If you go by that metric, Moore’s law has failed to keep up. There’s no two ways about it. I’m not saying the sky is falling, and I’m certainly not saying that this won’t change. All I’m saying is that, for now, the raw speed improvements in computers has failed to keep up. Why is that?

Well, there’s a corollary of Moore’s Law called ‘Dennard Scaling’. Simply put, Dennard Scaling states that as transistors get smaller their power density stays constant, or that total power per transistor decreases linearly. This means that if you cut the linear size of a chip by half in two dimensions, the power density will decrease by 1/4. If this wasn’t the case, 3 Moore’s law doubling cycles (ie an 8x improvement in number of transistors in a given area) would mean an 8x higher power density.

Dennard Scaling is what’s broken down. More details are explained here, but the gist of it is that the smaller the transistors get, the more static power loss there is. The more static power loss there is, the more the chip heats up, leading to even more static power loss, which is a self-reinforcing cycle called thermal runaway. Another problem occurs when the static power loss (which is a signal) is greater than the gate voltage, leading to errant activation of transistors, meaning faulty operation.

-----

TASKS AND EXERCISES =
(a) From the passage on Dennard Scaling, write out the words starting at "Dennard Scaling is" and ending at "meaning faulty operation.".
(b) Answer these questions from the passage on Dennard Scaling:
(i) For now, what has failed to keep up?
(ii) What is the name of the corollary of Moore's Law?
(iii) What happens when static power loss is greater than the gate voltage?
The data that come after this text are separate material.

DATASET EXCERPT =
-----

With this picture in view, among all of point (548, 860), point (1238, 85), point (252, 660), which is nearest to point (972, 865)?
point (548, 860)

-----

RESULTS OF THE EXERCISE =
(a)
Dennard Scaling is what’s broken down. More details are explained here, but the gist of it is that the smaller the transistors get, the more static power loss there is. The more static power loss there is, the more the chip heats up, leading to even more static power loss, which is a self-reinforcing cycle called thermal runaway. Another problem occurs when the static power loss (which is a signal) is greater than the gate voltage, leading to errant activation of transistors, meaning faulty operation.

(b)
(i) The raw speed improvements in computers.
(ii) Dennard Scaling.
(iii) Transistors are activated errantly, which means faulty operation.